Your output should reproduce each entry exactly, with none of its pictures.

##### EXERCISE MATERIAL #####

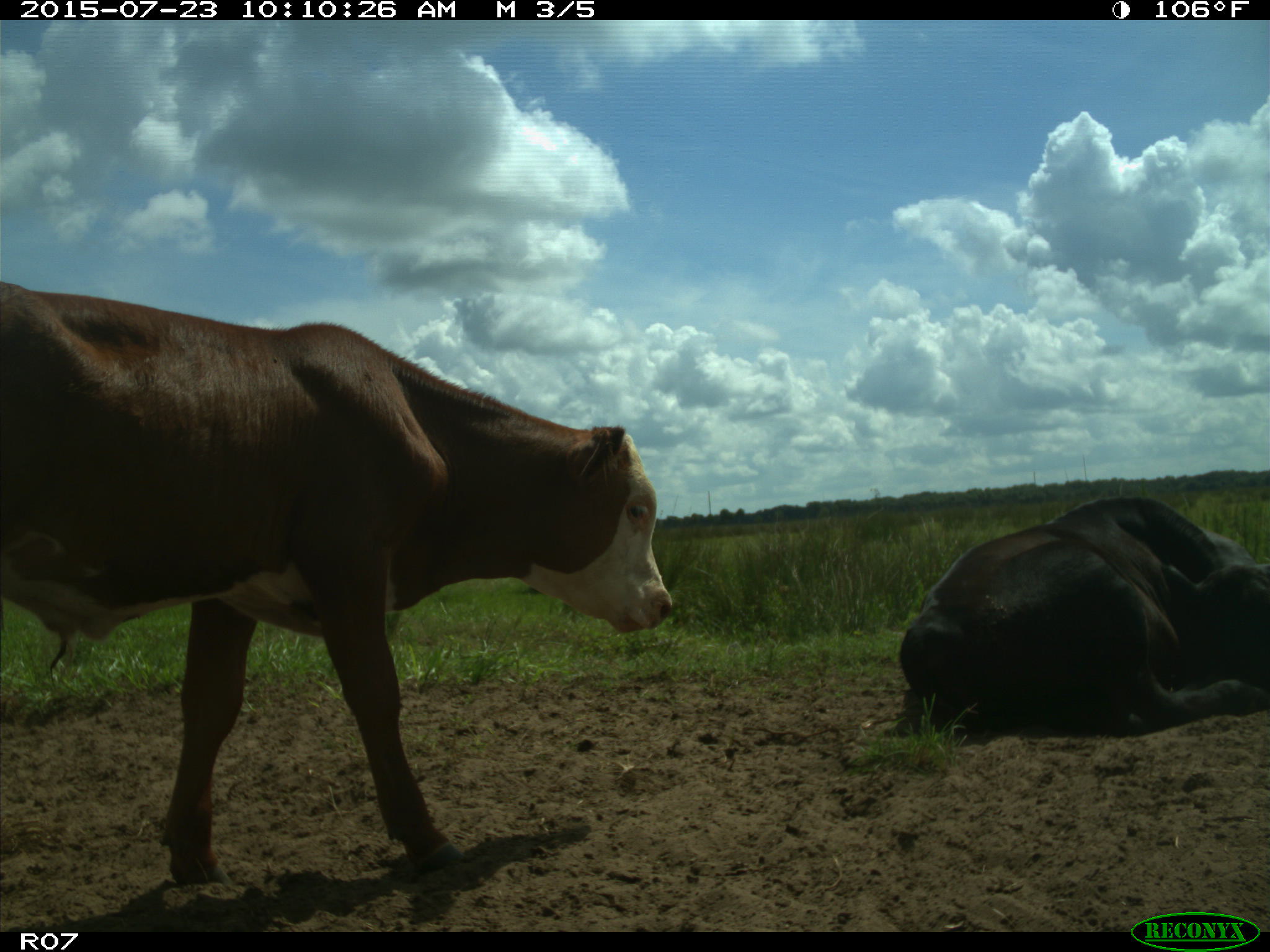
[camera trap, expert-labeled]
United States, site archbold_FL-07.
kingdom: Animalia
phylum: Chordata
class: Mammalia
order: Artiodactyla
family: Bovidae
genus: Bos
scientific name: Bos taurus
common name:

#####

## EXERCISE RESPONSE:
[camera trap, expert-labeled]
United States, site archbold_FL-07.
kingdom: Animalia
phylum: Chordata
class: Mammalia
order: Artiodactyla
family: Bovidae
genus: Bos
scientific name: Bos taurus
common name:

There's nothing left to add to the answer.